Il tannino lo si comperava allo stabilimento Ledoga di Darfo.
Una lavorazione particolare e diversa era riservata alle pelli per borsette.
Al primo piano dello stabilimento vi era l’attrezzatura per la stiratura: su grandi tavoli venivano stese ancora umide, venivano tirate a mano, curando particolarmente le estremità (la pelle che ricopriva zampe e testa), poi si dotavano di due ganci e stese al sole ad asciugare sulle lobbie o lunghi poggioli, che adornavano la facciata posta a lago.

Ritornavano sui tavoloni e qui le rullavamo per bene con un grosso e pesante rullo, spinto in su e in giù a mano, fino a che perdessero ogni anche più piccola piega e, infine, le depositavamo su una superficie piatta, le une sopra le altre, pronte ormai ad essere messe in commercio.
lo dormivo in conceria, mentre gli altri tre operai se n’andavano a casa loro; andai per un po’ di tempo anche a San Vigilio dove i signori Gavezzoli avevano comperato una vecchia filanda per trasformarla in conceria e dove nei piazzali immensi trovava posto anche lo smercio e la selezione delle “Pesche di Concesio” per il commercio con l’estero.

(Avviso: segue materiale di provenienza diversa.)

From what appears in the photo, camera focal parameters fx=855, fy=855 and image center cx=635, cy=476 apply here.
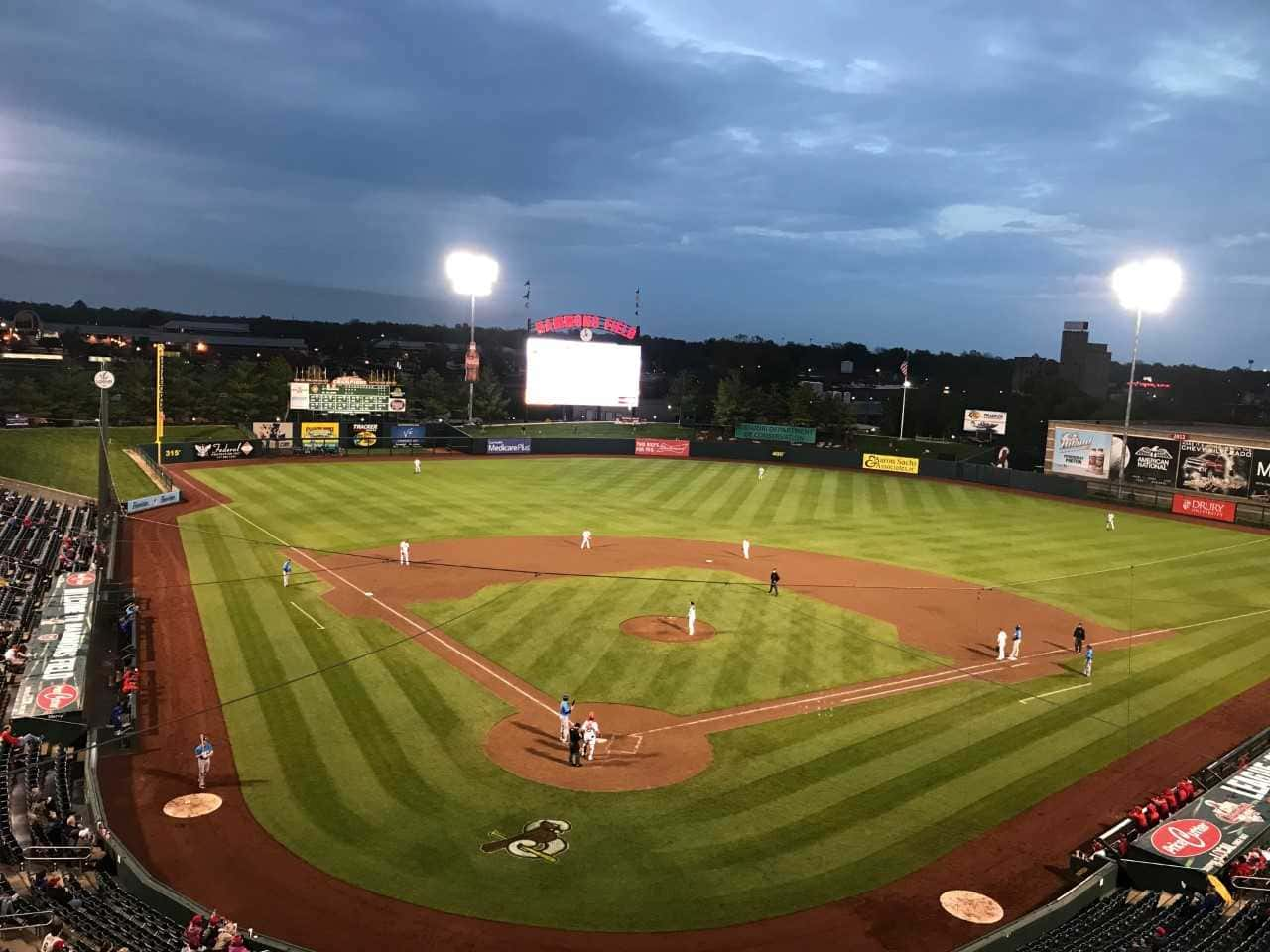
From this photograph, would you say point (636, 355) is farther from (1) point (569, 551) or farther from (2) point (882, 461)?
(1) point (569, 551)

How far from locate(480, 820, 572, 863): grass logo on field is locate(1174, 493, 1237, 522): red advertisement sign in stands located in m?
53.8

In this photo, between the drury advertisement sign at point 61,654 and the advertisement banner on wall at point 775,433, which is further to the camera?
the advertisement banner on wall at point 775,433

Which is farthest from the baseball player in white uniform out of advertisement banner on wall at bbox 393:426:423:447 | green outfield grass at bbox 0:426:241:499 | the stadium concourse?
advertisement banner on wall at bbox 393:426:423:447

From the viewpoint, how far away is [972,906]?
15.2 m

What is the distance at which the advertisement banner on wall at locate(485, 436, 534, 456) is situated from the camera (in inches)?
3029

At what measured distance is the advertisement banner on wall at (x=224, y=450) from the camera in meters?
66.4

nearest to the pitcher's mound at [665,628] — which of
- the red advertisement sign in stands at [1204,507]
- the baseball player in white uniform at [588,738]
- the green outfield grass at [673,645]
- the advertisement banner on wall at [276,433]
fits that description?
the green outfield grass at [673,645]

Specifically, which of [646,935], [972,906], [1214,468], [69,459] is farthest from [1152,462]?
[69,459]

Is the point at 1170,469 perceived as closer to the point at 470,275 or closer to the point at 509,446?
the point at 509,446

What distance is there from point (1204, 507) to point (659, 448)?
4276 centimetres

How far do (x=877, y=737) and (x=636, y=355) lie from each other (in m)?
62.5

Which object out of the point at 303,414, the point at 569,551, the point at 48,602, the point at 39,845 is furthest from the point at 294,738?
the point at 303,414

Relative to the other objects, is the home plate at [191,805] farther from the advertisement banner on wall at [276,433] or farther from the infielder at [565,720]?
the advertisement banner on wall at [276,433]

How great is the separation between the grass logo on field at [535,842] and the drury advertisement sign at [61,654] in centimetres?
1121
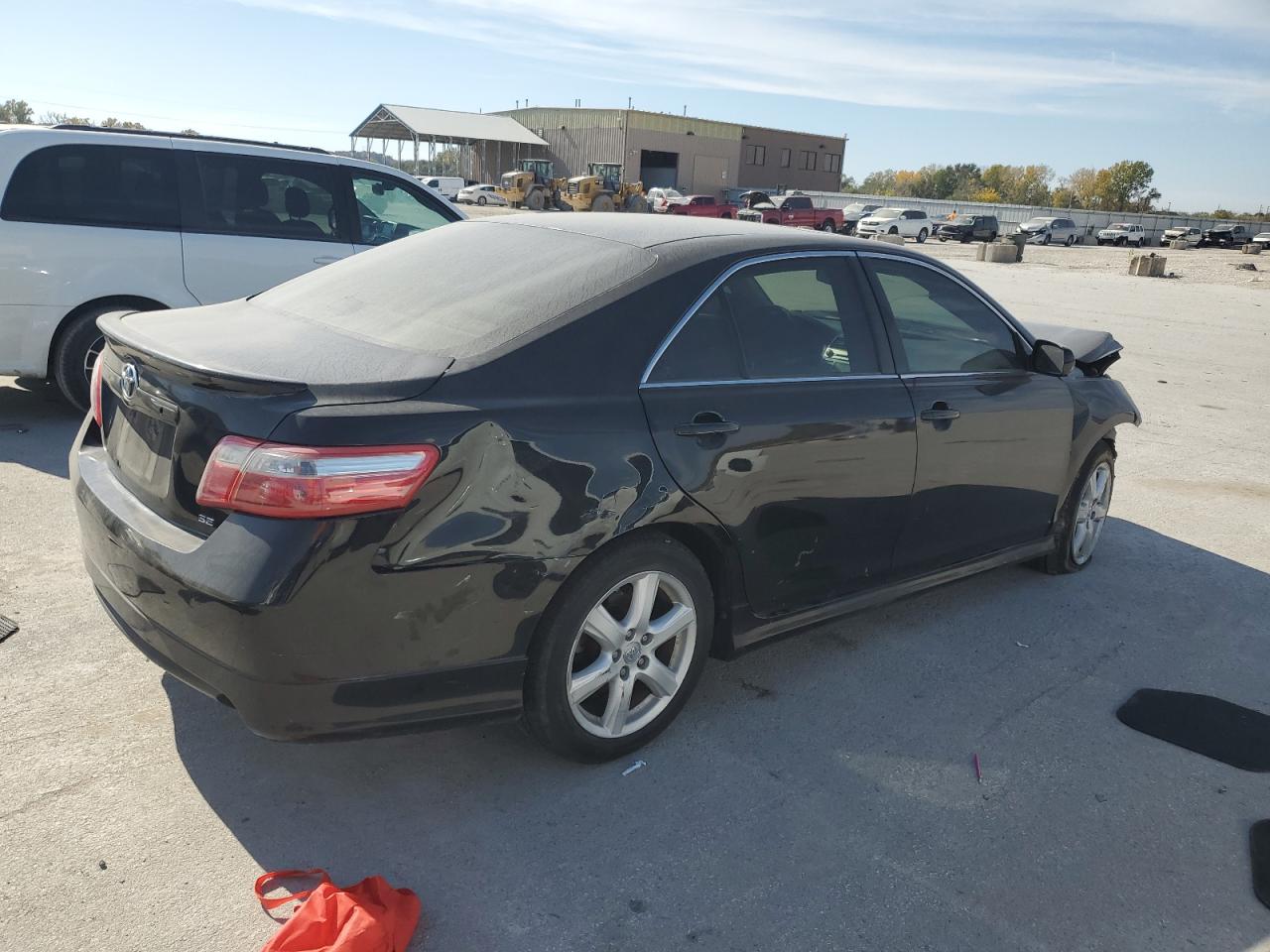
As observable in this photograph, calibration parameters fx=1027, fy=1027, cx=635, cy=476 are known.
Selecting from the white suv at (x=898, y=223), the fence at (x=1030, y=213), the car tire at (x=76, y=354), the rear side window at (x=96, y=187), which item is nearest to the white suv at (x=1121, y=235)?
the fence at (x=1030, y=213)

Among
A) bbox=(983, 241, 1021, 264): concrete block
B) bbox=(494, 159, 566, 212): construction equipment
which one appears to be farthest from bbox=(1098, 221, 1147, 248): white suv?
bbox=(494, 159, 566, 212): construction equipment

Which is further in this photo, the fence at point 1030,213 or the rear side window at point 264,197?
the fence at point 1030,213

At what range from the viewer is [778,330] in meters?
3.68

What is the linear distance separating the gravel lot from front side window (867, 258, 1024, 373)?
1.20 meters

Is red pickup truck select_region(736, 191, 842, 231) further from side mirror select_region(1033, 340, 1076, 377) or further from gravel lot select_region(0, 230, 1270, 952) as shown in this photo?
gravel lot select_region(0, 230, 1270, 952)

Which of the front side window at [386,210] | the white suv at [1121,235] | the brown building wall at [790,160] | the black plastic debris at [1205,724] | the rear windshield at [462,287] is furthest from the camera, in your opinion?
the brown building wall at [790,160]

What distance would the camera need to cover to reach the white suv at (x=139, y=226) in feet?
21.2

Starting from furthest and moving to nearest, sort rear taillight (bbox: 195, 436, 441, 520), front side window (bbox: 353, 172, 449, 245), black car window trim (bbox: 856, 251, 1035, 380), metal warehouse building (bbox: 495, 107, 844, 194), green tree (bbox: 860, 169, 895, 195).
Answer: green tree (bbox: 860, 169, 895, 195)
metal warehouse building (bbox: 495, 107, 844, 194)
front side window (bbox: 353, 172, 449, 245)
black car window trim (bbox: 856, 251, 1035, 380)
rear taillight (bbox: 195, 436, 441, 520)

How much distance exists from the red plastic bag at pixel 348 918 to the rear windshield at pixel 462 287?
4.71 feet

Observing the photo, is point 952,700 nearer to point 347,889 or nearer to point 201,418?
point 347,889

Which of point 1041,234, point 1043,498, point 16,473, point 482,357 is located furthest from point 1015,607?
point 1041,234

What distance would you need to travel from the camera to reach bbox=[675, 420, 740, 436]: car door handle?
126 inches

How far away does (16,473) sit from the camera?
228 inches

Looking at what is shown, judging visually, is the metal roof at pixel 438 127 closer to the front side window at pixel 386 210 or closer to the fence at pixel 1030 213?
the fence at pixel 1030 213
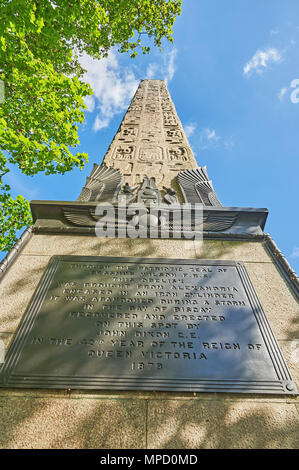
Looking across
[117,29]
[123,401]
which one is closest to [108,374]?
[123,401]

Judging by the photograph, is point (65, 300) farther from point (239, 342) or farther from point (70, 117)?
point (70, 117)

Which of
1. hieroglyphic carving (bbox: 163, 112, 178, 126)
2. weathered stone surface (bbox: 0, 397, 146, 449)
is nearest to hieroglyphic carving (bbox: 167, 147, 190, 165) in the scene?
hieroglyphic carving (bbox: 163, 112, 178, 126)

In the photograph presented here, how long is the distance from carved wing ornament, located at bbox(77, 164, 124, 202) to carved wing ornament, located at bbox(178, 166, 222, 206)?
4.45 ft

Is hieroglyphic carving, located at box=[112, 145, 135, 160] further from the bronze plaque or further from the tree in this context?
the bronze plaque

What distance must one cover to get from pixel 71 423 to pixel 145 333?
92 cm

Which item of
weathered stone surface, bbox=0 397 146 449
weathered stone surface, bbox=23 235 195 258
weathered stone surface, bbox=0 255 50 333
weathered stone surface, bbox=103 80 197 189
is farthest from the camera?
weathered stone surface, bbox=103 80 197 189

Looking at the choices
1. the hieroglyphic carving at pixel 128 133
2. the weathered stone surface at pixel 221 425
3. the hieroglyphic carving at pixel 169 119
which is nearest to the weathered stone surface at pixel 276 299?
the weathered stone surface at pixel 221 425

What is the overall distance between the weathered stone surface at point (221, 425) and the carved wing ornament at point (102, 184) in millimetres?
3516

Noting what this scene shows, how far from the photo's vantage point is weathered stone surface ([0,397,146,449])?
182cm

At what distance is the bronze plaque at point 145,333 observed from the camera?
2.15 m

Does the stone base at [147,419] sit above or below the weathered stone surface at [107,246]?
below

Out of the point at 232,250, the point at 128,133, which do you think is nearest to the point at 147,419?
the point at 232,250

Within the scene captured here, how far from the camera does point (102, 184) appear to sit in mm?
5145

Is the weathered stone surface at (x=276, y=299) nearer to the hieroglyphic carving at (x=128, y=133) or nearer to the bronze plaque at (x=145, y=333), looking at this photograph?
the bronze plaque at (x=145, y=333)
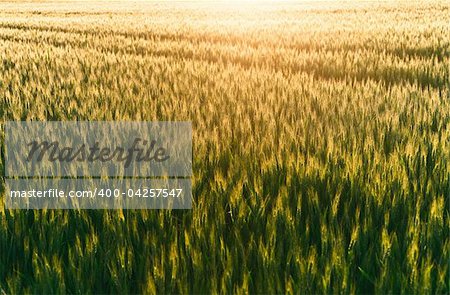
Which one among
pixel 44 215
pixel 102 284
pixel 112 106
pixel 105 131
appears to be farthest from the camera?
pixel 112 106

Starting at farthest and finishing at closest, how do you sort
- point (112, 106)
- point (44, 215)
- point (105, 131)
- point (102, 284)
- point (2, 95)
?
point (2, 95) < point (112, 106) < point (105, 131) < point (44, 215) < point (102, 284)

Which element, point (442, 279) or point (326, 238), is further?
point (326, 238)

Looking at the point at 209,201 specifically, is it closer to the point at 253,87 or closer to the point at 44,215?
the point at 44,215

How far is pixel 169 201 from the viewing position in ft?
5.83

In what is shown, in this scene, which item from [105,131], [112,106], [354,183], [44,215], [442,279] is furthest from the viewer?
[112,106]

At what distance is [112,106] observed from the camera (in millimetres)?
3467

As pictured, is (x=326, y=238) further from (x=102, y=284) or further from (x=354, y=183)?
(x=102, y=284)

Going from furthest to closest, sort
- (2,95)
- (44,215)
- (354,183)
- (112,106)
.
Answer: (2,95) < (112,106) < (354,183) < (44,215)

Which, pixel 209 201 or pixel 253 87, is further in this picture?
pixel 253 87

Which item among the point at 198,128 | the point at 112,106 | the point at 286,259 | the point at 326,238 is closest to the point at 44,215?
the point at 286,259

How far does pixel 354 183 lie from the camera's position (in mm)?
1973

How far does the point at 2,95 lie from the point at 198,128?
2275mm

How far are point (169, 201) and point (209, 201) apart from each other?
15 cm

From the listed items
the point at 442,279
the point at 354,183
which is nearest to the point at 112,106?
the point at 354,183
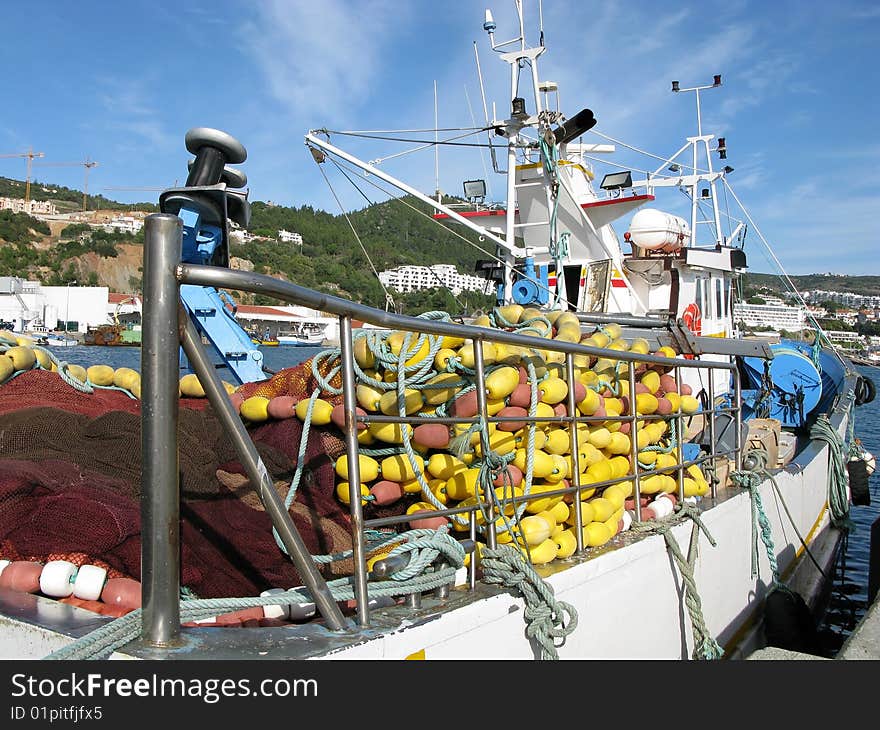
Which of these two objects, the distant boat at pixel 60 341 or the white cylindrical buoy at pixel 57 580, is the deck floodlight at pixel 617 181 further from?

Qui a Marone la Signora Zucchi del negozio alimentari veniva su da noi in conceria per schiacciare el bacalà con il rullo: due o tre passatine e tutto era spiaccicato alla giusta misura: poi lei lo metteva a bagno per il venerdì! Aveva un profumino e un saporino quel baccalà! Eh, caro il mio maestro Felappi, che tempi!»